What you will do:
Set down exactly the lines running from the line with "What is the distance from the position" to the end of the listing below, both ends included.

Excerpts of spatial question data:
## start

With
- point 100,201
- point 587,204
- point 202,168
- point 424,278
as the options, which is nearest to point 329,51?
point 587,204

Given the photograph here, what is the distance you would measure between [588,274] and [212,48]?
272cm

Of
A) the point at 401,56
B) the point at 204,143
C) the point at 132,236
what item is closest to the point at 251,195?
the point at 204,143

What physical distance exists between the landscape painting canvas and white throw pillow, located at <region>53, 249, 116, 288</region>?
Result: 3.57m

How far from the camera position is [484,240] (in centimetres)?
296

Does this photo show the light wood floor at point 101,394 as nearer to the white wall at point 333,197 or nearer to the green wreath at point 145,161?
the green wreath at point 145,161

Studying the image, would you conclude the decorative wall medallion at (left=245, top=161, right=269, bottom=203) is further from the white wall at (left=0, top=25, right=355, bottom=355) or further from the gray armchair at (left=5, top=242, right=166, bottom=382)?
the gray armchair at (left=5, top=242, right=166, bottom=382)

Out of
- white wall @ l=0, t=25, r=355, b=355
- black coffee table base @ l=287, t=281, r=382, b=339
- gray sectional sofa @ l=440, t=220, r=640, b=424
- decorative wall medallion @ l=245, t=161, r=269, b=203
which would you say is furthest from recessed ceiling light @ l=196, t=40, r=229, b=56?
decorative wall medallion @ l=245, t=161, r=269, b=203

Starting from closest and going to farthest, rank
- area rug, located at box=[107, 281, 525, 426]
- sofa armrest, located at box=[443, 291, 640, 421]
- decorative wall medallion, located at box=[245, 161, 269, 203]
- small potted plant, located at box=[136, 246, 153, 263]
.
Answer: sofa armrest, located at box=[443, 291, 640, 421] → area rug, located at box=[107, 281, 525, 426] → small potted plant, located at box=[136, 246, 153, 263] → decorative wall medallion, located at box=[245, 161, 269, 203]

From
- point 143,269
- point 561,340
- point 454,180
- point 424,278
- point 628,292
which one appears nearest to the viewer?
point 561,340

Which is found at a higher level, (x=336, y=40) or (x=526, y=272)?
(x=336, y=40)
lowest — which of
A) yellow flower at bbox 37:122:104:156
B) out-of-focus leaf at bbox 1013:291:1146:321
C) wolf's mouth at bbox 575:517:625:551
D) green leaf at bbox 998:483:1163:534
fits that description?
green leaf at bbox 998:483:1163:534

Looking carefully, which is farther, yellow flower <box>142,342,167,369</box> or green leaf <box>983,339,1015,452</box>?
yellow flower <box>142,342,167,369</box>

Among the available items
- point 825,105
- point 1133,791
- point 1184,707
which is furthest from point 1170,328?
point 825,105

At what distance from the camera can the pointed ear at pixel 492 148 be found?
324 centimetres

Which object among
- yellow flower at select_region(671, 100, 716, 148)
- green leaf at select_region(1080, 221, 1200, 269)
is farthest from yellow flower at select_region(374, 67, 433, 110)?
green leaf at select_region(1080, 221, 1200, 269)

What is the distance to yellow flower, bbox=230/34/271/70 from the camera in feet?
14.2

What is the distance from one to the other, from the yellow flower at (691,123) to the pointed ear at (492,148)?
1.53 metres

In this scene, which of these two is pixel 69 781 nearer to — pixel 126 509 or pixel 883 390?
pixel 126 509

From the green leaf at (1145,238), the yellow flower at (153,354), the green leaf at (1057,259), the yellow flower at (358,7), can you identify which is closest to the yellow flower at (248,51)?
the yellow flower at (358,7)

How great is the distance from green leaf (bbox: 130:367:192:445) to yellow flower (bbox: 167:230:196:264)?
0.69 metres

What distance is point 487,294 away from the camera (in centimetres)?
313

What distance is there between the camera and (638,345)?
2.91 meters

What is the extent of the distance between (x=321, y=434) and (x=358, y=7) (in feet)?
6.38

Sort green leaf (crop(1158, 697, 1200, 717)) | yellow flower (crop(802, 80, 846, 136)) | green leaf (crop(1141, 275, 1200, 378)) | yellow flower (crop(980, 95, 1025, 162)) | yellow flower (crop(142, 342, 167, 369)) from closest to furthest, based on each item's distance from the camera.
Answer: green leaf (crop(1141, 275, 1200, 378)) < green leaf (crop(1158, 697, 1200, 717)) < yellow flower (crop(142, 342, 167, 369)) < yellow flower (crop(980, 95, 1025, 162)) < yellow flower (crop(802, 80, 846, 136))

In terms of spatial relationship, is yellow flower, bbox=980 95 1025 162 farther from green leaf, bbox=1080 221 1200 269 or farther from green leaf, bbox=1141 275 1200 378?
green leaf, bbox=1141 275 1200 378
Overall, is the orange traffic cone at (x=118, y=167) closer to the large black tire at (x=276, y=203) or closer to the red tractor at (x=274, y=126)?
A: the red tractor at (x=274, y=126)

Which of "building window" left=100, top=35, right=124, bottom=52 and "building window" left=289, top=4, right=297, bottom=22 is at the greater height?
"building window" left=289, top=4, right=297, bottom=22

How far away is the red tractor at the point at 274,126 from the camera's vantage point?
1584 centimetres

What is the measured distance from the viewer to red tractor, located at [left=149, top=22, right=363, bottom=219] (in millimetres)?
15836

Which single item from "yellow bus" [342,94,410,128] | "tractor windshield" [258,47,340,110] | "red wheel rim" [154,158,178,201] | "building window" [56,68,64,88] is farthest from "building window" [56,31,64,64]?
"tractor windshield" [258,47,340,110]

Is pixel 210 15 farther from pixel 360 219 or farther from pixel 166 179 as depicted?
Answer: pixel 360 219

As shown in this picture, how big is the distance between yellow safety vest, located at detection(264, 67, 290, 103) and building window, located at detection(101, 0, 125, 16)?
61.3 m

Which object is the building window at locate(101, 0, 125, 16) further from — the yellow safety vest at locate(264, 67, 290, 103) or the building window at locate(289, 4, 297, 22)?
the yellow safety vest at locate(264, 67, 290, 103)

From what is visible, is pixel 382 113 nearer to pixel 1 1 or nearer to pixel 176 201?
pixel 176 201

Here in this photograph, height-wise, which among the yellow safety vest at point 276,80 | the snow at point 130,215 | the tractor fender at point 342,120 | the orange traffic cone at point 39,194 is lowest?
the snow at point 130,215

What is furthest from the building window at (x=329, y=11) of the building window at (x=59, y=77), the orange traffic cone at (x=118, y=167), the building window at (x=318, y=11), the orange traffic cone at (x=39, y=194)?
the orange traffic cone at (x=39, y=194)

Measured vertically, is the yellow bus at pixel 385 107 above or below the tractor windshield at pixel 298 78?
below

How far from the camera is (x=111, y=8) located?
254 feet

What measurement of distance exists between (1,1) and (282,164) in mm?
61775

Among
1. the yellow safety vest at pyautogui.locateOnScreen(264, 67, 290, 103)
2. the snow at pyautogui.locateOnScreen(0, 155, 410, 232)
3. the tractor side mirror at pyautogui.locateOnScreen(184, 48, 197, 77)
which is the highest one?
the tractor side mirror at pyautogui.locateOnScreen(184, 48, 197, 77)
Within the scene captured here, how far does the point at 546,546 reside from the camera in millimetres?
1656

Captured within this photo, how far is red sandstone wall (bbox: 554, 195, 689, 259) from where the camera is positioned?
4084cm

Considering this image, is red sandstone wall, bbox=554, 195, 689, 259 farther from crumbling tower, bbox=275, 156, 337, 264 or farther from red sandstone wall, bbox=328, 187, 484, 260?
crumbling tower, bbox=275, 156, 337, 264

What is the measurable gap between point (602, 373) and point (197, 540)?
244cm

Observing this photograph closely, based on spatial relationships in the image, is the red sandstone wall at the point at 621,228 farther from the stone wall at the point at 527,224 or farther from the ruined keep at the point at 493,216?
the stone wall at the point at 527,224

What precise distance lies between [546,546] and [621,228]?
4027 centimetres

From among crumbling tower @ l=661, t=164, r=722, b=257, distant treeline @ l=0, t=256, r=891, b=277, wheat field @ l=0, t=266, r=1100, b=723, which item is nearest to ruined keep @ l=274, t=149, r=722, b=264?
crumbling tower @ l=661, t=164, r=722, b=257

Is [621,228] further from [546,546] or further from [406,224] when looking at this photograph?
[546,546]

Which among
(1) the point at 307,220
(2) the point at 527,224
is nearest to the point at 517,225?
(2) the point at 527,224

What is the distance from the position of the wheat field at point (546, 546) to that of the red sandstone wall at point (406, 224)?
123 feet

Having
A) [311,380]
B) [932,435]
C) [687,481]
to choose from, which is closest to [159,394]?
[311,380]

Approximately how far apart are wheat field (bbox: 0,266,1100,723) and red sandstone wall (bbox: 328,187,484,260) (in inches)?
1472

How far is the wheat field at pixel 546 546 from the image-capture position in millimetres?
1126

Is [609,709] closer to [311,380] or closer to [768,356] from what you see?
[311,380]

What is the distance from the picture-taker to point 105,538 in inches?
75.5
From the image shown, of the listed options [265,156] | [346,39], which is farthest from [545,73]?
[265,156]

## end

Exercise result:
What is the distance from the position of the wheat field at point (546, 546) to that of the red sandstone wall at point (406, 224)?
123 feet

Having
A) [311,380]
B) [932,435]
C) [687,481]
to choose from, which is closest to [159,394]?
[311,380]

Approximately how far apart are wheat field (bbox: 0,266,1100,723) and red sandstone wall (bbox: 328,187,484,260) (in inches)?
1472

How far is the wheat field at pixel 546 546 from the image-capture position in millimetres?
1126

Is [609,709] closer to [311,380] or closer to [768,356] from what you see?
[311,380]

What is the distance from the picture-taker to point 105,538 in inches?
75.5
From the image shown, of the listed options [265,156] | [346,39], which is farthest from [545,73]?
[265,156]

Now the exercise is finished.